Having arrived at this conclusion, I must deny the motion for a temporary injunction. There remains, however, the question whether this court has any jurisdiction at all over this action. It is clearly an action for an injunction. No damages are alleged and none are prayed for. On the authority of Amalgamated Ass'n, Etc. v. Dixie Motor Coach Corp., 8 Cir., 170 F.2d 902, supra, the complaint then should be dismissed. Aside from this failure to allege damages the complaint is insufficient in failing to allege any violation of section 303. The only allegations that could possibly be construed to come within the meaning of section 303 are allegations of threats and it has been held that threats of conduct declared unlawful by section 303(a) are not made actionable by this section. Schatte v. International Alliance, Etc., 9 Cir., 182 F.2d 158, 165, certiorari denied 340 U.S. 827, 71 S. Ct. 64, 95 L. Ed. 608. In addition, I think that, even under our liberal system of pleading, if the complaint alleged that the threats had been carried out, it still would not state a claim under the terms of section 303(a) which is set out in the margin.
*947 That this conduct may be unlawful for other reasons cannot supply jurisdiction in this court in the absence of diversity of citizenship and the requisite amount in controversy. Walker v. United Mine Workers of America, D.C.W.D.Pa., 105 F. Supp. 608; International Longshoremen's & W. U. v. Sunset L. and T. Co., D.C.N.D.Cal., 77 F. Supp. 119. See H. N. Thayer Co. v. Binnall, D.C.D.Mass., 82 F. Supp. 566.

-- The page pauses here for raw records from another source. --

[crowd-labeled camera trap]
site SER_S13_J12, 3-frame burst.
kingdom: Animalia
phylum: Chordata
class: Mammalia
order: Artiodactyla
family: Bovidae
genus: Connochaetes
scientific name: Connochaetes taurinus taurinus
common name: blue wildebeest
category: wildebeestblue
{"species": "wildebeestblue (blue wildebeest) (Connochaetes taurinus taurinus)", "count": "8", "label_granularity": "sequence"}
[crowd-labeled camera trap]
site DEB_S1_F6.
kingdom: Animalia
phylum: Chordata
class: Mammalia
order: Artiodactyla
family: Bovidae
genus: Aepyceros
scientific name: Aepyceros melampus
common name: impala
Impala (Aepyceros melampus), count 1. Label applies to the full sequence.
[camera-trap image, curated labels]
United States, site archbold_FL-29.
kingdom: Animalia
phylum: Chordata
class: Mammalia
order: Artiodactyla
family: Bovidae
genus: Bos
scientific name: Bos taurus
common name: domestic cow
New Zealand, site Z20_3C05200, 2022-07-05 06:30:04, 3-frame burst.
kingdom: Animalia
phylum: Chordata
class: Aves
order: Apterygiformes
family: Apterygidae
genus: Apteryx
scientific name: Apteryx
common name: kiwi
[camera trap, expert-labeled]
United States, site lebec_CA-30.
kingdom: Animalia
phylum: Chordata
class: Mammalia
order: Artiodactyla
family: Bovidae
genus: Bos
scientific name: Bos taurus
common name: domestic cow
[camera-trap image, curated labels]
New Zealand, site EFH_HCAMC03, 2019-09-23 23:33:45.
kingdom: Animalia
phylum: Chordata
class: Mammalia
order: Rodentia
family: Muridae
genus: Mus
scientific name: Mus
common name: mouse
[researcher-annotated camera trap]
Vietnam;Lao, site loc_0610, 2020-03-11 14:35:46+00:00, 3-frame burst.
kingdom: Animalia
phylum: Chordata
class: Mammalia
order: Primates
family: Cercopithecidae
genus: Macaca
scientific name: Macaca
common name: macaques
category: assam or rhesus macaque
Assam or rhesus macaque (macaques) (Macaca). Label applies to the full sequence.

The motion for a temporary injunction is denied and the complaint is dismissed for lack of jurisdiction.NOTES
 29 U.S.C. § 187(a) reads:
"(a) It shall be unlawful, for the purposes of this section only, in an industry or activity affecting commerce, for any labor organization to engage in, or to induce or encourage the employees of any employer to engage in, a strike or a concerted refusal in the course of their employment to use, manufacture, process, transport, or otherwise handle or work on any goods, articles, materials, or commodities or to perform any services, where an object thereof is
"(1) forcing or requiring any employer or self-employed person to join any labor or employer organization or any employer or other person to cease using, selling, handling, transporting, or otherwise dealing in the products of any other producer, processor, or manufacturer, or to cease doing business with any other person;
"(2) forcing or requiring any other employer to recognize or bargain with a labor organization as the representative of his employees unless such labor organization has been certified as the representative of such employees under the provisions of section 159 of this title;
"(3) forcing or requiring any employer to recognize or bargain with a particular labor organization as the representative of his employees if another labor organization has been certified as the representative of such employees under the provisions of section 159 of this title;
"(4) forcing or requiring any employer to assign particular work to employees in a particular labor organization or in a particular trade, craft, or class rather than to employees in another labor organization or in another trade, craft, or class unless such employer is failing to conform to an order or certification of the National Labor Relations Board determining the bargaining representative for employees performing such work. Nothing contained in this subsection shall be construed to make unlawful a refusal by any person to enter upon the premises of any employer (other than his own employer), if the employees of such employer are engaged in a strike ratified or approved by a representative of such employees whom such employer is required to recognize under subchapter II of this chapter."